SIlver Splitters - later life divorce

“Silver splitters” – what are the issues for later-life divorce?

The average age for divorce in South Africa is 41 for women and 45 for men. 44% of divorces happen between five and nine years of marriage. But there is a growing trend for couples to divorce later in life, personified in the high-profile divorce of Bill Gates (65) and Melinda French Gates (56). Bill Gates has a net worth of $129.7 billion and Melinda French Gates is worth $2.4 billion, after a stock transfer from Bill on 3 May. While this may be a fraction of her ex-husband’s value, $2.4 billion is enough to keep Melinda from being a poor divorcée. As a couple, the Gateses own properties all over the US, including horse ranches in Florida and 242,000 acres of farmland, making them the largest private farmland owner in the US. Dividing all these assets will be the job of the team of crack lawyers engaged by both spouses to handle the divorce.

Why are we so surprised by the Gates divorce?

They seemed like the perfect couple. They had a shared interest in the Bill & Melinda Gates Foundation (though if you look beneath the surface, their specific areas of focus are quite different. How can such a “golden couple” divorce? There are several factors at play here.

SUPPLIED ENTRIES:
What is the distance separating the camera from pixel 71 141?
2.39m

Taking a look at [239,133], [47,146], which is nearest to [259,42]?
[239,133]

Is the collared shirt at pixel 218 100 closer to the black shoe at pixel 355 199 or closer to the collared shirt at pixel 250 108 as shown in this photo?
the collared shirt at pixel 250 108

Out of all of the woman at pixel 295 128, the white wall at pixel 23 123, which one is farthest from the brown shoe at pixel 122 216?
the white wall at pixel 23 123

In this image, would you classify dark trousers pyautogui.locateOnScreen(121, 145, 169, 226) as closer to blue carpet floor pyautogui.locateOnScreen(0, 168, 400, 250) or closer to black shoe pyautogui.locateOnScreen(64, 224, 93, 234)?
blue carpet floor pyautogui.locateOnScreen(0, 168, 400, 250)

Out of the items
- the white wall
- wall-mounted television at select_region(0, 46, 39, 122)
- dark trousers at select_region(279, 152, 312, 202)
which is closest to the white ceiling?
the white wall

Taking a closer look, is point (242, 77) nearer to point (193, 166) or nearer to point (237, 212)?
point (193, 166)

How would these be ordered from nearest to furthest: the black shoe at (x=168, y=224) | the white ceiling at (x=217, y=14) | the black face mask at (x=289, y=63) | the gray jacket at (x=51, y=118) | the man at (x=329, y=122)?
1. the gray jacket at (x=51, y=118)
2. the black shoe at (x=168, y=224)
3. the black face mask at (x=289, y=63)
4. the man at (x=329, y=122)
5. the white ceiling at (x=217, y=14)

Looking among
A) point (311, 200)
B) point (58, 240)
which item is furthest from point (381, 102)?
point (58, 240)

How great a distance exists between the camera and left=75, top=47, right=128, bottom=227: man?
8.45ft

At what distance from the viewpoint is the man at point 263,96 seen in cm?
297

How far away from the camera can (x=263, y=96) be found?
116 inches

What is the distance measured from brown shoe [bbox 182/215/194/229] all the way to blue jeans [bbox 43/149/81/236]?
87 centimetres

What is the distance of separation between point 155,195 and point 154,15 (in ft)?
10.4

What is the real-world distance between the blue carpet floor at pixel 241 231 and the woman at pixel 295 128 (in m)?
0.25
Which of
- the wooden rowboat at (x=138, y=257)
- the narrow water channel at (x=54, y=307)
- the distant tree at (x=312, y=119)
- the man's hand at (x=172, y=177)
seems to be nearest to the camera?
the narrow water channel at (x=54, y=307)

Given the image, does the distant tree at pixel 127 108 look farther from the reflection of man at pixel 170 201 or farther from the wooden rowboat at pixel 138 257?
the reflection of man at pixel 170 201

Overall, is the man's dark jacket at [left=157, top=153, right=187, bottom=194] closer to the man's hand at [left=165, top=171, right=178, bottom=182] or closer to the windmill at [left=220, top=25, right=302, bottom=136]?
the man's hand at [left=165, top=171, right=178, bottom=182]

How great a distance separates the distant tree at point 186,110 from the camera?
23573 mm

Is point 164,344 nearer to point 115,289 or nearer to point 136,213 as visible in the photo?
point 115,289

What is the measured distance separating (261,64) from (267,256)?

CHALLENGES:
1 - List every age in years that the passage on later-life divorce gives for a person or group of people.
2 - Reproduce the passage on later-life divorce word for word, everything from "The average age" down to "handle the divorce.".

FINAL ANSWERS:
1 -
- 41: the average age for divorce among women in South Africa
- 45: the average age for divorce among men in South Africa
- 65: Bill Gates
- 56: Melinda French Gates

2 -
The average age for divorce in South Africa is 41 for women and 45 for men. 44% of divorces happen between five and nine years of marriage. But there is a growing trend for couples to divorce later in life, personified in the high-profile divorce of Bill Gates (65) and Melinda French Gates (56). Bill Gates has a net worth of $129.7 billion and Melinda French Gates is worth $2.4 billion, after a stock transfer from Bill on 3 May. While this may be a fraction of her ex-husband’s value, $2.4 billion is enough to keep Melinda from being a poor divorcée. As a couple, the Gateses own properties all over the US, including horse ranches in Florida and 242,000 acres of farmland, making them the largest private farmland owner in the US. Dividing all these assets will be the job of the team of crack lawyers engaged by both spouses to handle the divorce.